Grade	Pathoanatomy	Treatment Principle	Treatment Option
1	Wave-like pattern of collagen fibers	Rest, activity modification	Rest, physical therapy
2	Angiofibroblastic hyperplasia; cell hyperplasia, rounding of nuclei, disorganized collagen fibers, neovascularity	Mechanical induction of intrinsic repair, replenish cytokines necessary for tendon healing	Physical therapy (eccentric load), PRP/autologous blood
3	Cell depletion and matrix breakdown, collagen discontinuity, small partial tears	Replenish tendon progenitor cells for tendon repair	Autologous cell therapy
4	Macroscopic tears (bone tendon separation)	Surgical repair	Surgery

PRP, platelet-rich plasma.

No single type of nonoperative therapy has outstanding clinical results, and we would argue that this is at least in part due to no trials having stratified patients according to grade of disease, other than to exclude patients with large tendon tears. Having considered the mechanisms of action and clinical results of the various nonoperative treatments available, we propose a treatment algorithm specifically targeting the 4 grades of tendinopathy (Table 1). In grade 1 disease, the tight array of collagen fibers start to become loose and wavy in appearance, with minimal cellular or vascular changes. Thus, early treatment may focus on relative rest and activity modification to avoid reinjury. Grade 2 disease displays the typical features of tendinosis with cellular hyperplasia, rounding of nuclei, loss of parallel configuration of fibers, and immature vascular hyperplasia. Controlled physical therapy may provide the necessary mechanical stimulus to the tenocytes to induce remodeling. Where there is immature vascularity or differentiated cells, PRP or autologous blood injections may be beneficial in providing growth factors that promote collagen production. As the disease progresses to grade 3, apoptosis and autophagy result in cell depletion. Here, autologous cell therapy may be indicated to replenish the missing cells. Autologous tenocytes can synthesize type 1 collagen and may repair defects where there is discontinuity in the collagen matrix. Ultimately, the tissue breakdown apparent in grades 2 and 3 are indicative of biologic intervention. In cases of matrix and collagen breakdown with complete mechanical failure, as present in grade 4, surgical repair may be necessary.

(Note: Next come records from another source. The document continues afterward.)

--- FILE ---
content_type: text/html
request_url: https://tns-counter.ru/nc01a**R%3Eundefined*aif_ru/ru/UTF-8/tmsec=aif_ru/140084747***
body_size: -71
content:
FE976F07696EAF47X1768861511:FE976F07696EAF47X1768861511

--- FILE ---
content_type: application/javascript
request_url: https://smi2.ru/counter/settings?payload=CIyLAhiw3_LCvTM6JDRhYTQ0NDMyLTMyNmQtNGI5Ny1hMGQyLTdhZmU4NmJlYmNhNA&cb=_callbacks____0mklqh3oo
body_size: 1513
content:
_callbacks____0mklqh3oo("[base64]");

An obvious weakness in our proposition is the current inability to easily and reliably grade the disease without invasive tissue biopsy. Recent studies have used ultrasound or MRI as a proxy for histological staging, but emerging microscopic imaging techniques such as optical coherence tomography[75] may provide better visualization of cells and matrix organization and prove to be critical research or clinical tools for the future. It is noted that some imaging modalities and treatments discussed may not be readily available or cost effective for all patients with LET.